I continue to read books about the different wars that the US has fought since its inception in 1776. Finishing a book on the American Revolutionary War was eye-opening. I had no idea what an “upset” our victory over Great Britain was. The US beating Russia in the Winter Olympics pales in comparison to the job that Washington and his army pulled off against the British! Not only were the Colonists fighting against the strongest army in the world but… they were outnumbered in manpower about 3 to 1. Fortunately for Washington and the colonial army, the British had several inept commanding generals going up against the Americans. It never fails to amaze me how leaders will hesitate when victory is in their grasp and fail to “put away” their enemy. This was the case any number of times during the Revolutionary War. Washington, quite frankly, was lucky! However, the longer the war dragged on, the more Washington learned to take advantage of the British commanders’ indecisiveness. Washington went through a “baptism of fire” as he learned effective leadership skills. But, he did learn from his mistakes. Eventually, it allowed him to turn the tables on the British army and defeat them. It’s not the best way to learn leadership skills; but, if you ever find yourself thrust into a leadership role, being open to learning is the best possible position you can put yourself into. Let’s look at how George Washington grew into a great leader.

1- He was named Commander-in-Chief of the American army with only limited fighting experience. Washington did have that “it” factor that I’ve talked about previously. That “it” is a self-confidence that great leaders possess— without being arrogant. He naturally drew people TO him. Interestingly, Washington was not a great public speaker. So giving passionate motivational speeches wasn’t his thing. He was not a politician. He didn’t spin situations to make himself look good nor did he curry favor with the members of the Continental Congress. Finally, as I stated, he was not an expert tactician. His lack of training and experience in fighting wars was the main reason for lacking this quality.

2- What Washington DID have was “instincts.” He knew when to hit and when to run. He had great instincts about people too. He did a good job of surrounding himself with commanders who knew how to fight. Those who were simply looking for the title of general, Washington quickly eliminated from command positions. Men like Lafayette and Vin Steuben, though, he gave plenty of leeway in taking charge.
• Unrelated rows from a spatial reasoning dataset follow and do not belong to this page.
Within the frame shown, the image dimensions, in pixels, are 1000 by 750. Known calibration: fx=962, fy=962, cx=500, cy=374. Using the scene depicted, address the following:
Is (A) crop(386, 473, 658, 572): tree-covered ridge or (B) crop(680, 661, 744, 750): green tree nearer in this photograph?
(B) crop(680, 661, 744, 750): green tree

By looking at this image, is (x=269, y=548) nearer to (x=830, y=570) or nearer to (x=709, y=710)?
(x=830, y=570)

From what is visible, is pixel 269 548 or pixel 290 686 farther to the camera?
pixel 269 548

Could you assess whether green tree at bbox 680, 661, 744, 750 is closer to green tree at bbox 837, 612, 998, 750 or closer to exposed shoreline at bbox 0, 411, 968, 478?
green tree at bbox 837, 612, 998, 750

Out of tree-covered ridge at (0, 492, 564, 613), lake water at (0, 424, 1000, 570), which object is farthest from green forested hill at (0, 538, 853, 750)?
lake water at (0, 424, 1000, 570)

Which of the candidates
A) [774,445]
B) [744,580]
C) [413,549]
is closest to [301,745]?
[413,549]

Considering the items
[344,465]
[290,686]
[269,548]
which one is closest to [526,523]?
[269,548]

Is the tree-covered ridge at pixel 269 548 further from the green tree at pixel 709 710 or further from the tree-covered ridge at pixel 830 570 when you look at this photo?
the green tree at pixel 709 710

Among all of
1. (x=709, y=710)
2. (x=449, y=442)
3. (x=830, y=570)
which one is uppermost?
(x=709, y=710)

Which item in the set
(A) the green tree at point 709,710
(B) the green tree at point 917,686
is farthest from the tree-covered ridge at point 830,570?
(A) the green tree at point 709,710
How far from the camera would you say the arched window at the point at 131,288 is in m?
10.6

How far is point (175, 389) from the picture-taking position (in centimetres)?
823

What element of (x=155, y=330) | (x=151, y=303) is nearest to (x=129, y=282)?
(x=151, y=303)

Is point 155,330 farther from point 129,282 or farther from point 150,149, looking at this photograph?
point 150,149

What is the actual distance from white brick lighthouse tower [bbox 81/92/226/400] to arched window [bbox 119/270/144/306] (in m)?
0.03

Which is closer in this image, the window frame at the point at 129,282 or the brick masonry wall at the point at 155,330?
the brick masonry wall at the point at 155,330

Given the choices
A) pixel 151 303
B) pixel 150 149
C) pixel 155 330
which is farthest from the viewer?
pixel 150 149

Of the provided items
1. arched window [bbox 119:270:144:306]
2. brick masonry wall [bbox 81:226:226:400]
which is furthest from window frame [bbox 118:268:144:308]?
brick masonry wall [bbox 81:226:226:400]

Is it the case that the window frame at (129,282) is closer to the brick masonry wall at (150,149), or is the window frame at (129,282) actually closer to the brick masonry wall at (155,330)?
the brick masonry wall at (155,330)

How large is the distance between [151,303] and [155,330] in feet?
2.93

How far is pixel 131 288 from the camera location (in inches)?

3- Washington built loyalty among his staff. This is a continuation of #2. Once he found those commanders (assistant coaches!) who could lead and fight, he built trust with them. Washington knew the importance of having subordinates who respected him and would fight FOR him— not AGAINST him. He was willing to delegate authority to those commanders who were loyal to him. I think he knew that Benedict Arnold was going to show his “true colors” sooner or later. Washington never gave Arnold the respect that Arnold thought he deserved. Thus, his name became synonymous with traitor.

4- His men (players) respected him. Washington earned that respect the hard way… which is the right way! Nobody in his army outworked the General. The story is told that when the American army arrived at Yorktown to start the siege of Cornwallis’ British army, Washington called for a shovel. He was the first man to begin digging the earthworks to protect the Americans from the British cannon. When you see your leader (Head Coach) out there doing the “dirty work” with the grunts, it’s got to have a positive impact on your people!

5- Washington is described by historians as possessing patience, dignity, perseverance and… an unwavering devotion to his cause. I call that “BIG Team! Little me.” The general was committed to seeing this fight for freedom become a reality. He held onto it during the darkest hours of the war. I wonder how many coaches give up too easily or… too soon? Because they weren’t really committed to the cause. Too many coaches are in it for their own ego.

George Washington ensured the existence of the United States of America. Truly… he was the Father of our country!